Required work:
1. Echo the BBQ contest thread word for word, everything from "## firebbq (Jun 22, 2012)" down to "Scotty sent you!!!".
2. For the BBQ contest thread, say whether each statement agrees with it, answering yes or no and quoting the deciding words: (a) The contest was set for a Sunday. (b) Thirty teams were needed for the contest. (c) The store canceled the contest.

# BBQ comp Chicago burbs anyone interested in signing up????



## firebbq (Jun 22, 2012)

they have a event in lisle il at a BBQ/fireplace store, they need people to sign up or the event will be canceled!!! I signed up today hope some others can help make this event possible, good prizes and Chris marks will be there!

Give them a call at 630-969-8800 

Tell them Scotty sent you!!!


----------



## zimq (Jun 22, 2012)

Are there any costs? Got any more details on the event? Its not sanctioned is it?

Sent from my VS910 4G using Tapatalk 2


----------



## firebbq (Jun 23, 2012)

Fireplace and Chimney
Authority BBQ CONTEST

DATE: SUNDAY JULY 15th
20 Teams Needed
HOSTED BY CHRIS MARKS

Awards are Cash Prizes and GoodOne Smoker

Place of Competition:
Fireplace & Chimney II
1702 Ogden Ave
Lisle, IL 60532
630-969-8800


----------



## firebbq (Jun 23, 2012)

I found that on there Facebook page here is the link....
http://www.facebook.com/pages/Fireplace-Chimney-Authority/118782061494101


----------



## firebbq (Jun 26, 2012)

Anyone from the area sign up?


----------



## berninga87 (Jun 29, 2012)

This sounds like fun, I've never done a competition before. I'm having trouble finding more info on this, what categories will there be? and is it sanctioned?


----------



## berninga87 (Jul 6, 2012)

Firebbq, I emailed the place about the comp, and they had to cancel, but will let me know if they reschedule. If you're still interested


----------



## dewetha (Jul 6, 2012)

too bad it didn't get rolling. i need to taste some good BBQ! there was a fest in oak forest. a caterer was their called "EUR pig" best pulled pork i have to date! I need more!


----------

Dataset excerpt:
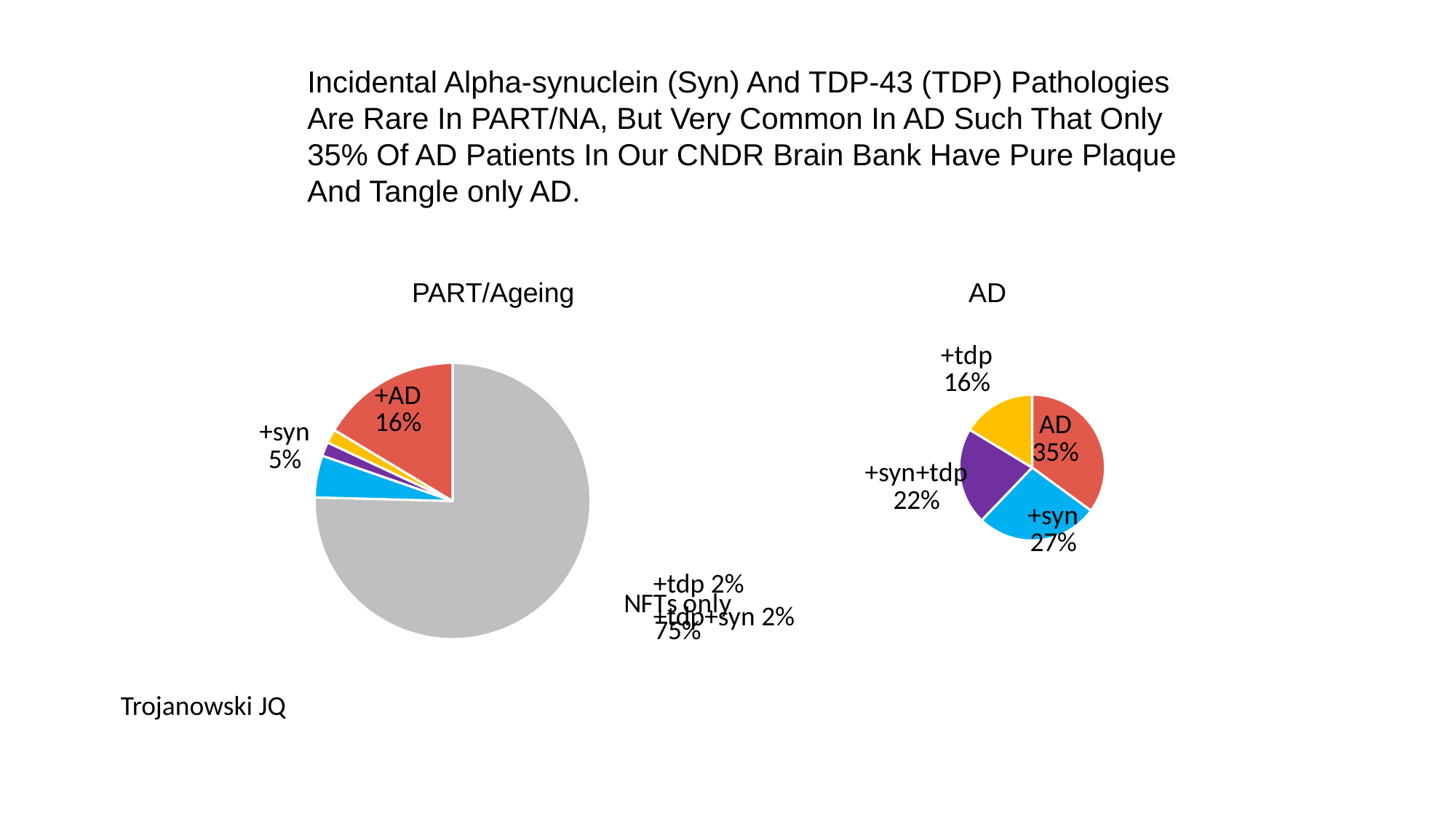
In the PART/Ageing chart, what percentage is labelled +AD? 16% In the AD chart, what percentage is labelled +syn+tdp? 22% In the PART/Ageing chart, what share of the pie is NFTs only? 75% In the PART/Ageing chart, which slice is the largest? NFTs only In the PART/Ageing chart, what percentage is labelled +syn? 5% What kind of chart is used for the AD data? Pie chart In the AD chart, which is larger, +syn or +syn+tdp? +syn In the AD chart, which slice is the largest? AD In the AD chart, which slice is the smallest? +tdp In the AD chart, what is the difference between the +syn slice and the +tdp slice? 11% In the AD chart, what percentage is labelled AD? 35% In the AD chart, what percentage is labelled +tdp? 16%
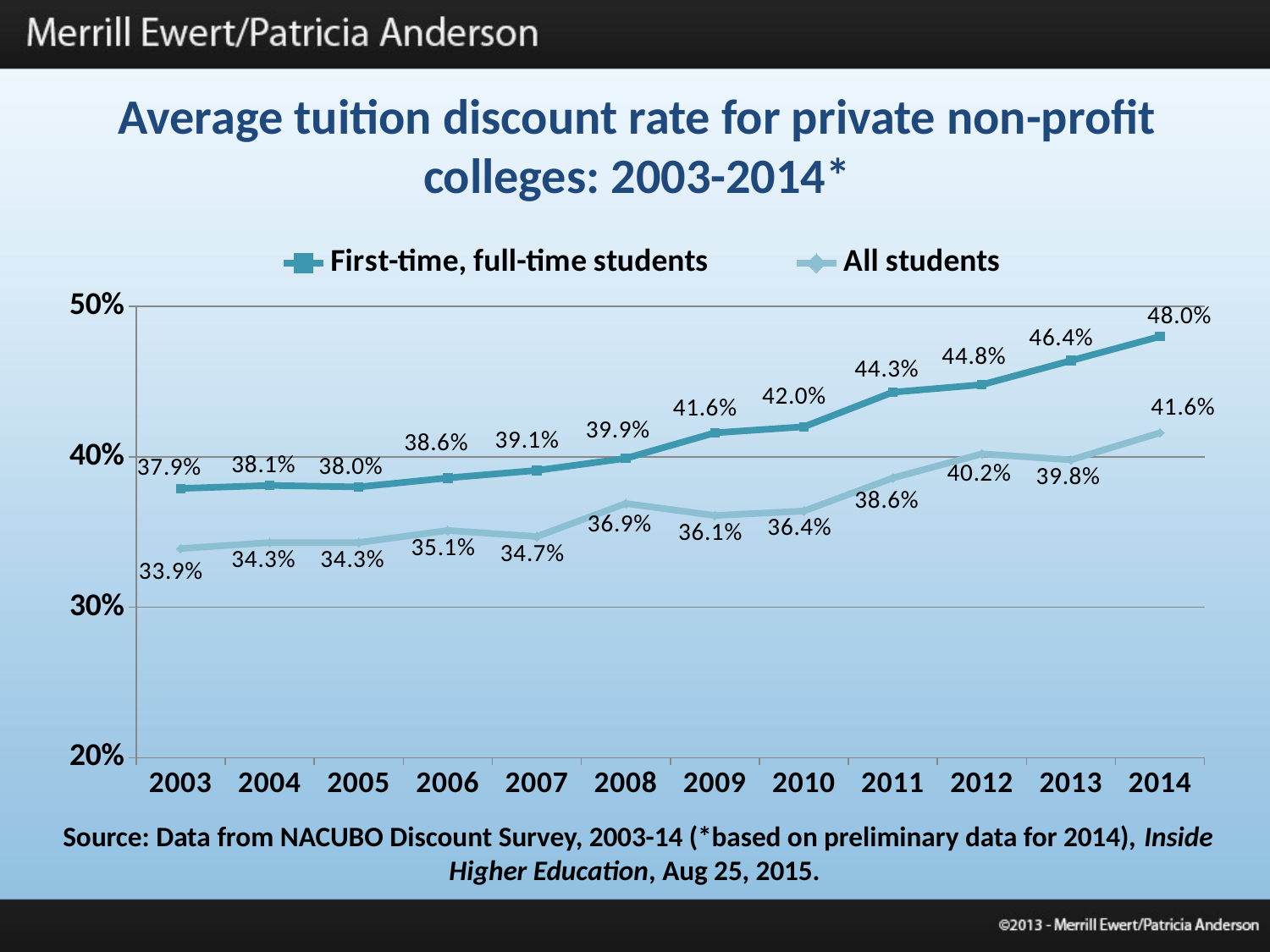
How many years are shown on the x axis? 12 What is the difference between the first-time, full-time students rate and the all students rate in 2014? 6.4% In which year is the first-time, full-time students rate highest? 2014 What is the average tuition discount rate for all students in 2003? 33.9% What is the value for all students in 2012? 40.2% What kind of chart is shown on the slide? Line chart How many series does the legend list? 2 Is the value for all students in 2013 greater or less than 40%? less Which is larger in 2008: the first-time, full-time students rate or the all students rate? First-time, full-time students What is the average tuition discount rate for first-time, full-time students in 2014? 48.0% Does the first-time, full-time students rate generally rise or fall from 2003 to 2014? Rise In which year is the all students rate lowest? 2003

Per-task outputs:
1.
## firebbq (Jun 22, 2012)

they have a event in lisle il at a BBQ/fireplace store, they need people to sign up or the event will be canceled!!! I signed up today hope some others can help make this event possible, good prizes and Chris marks will be there!

Give them a call at 630-969-8800 

Tell them Scotty sent you!!!

2.
(a) Yes: "DATE: SUNDAY JULY 15th"
(b) No: "20 Teams Needed"
(c) Yes: "they had to cancel"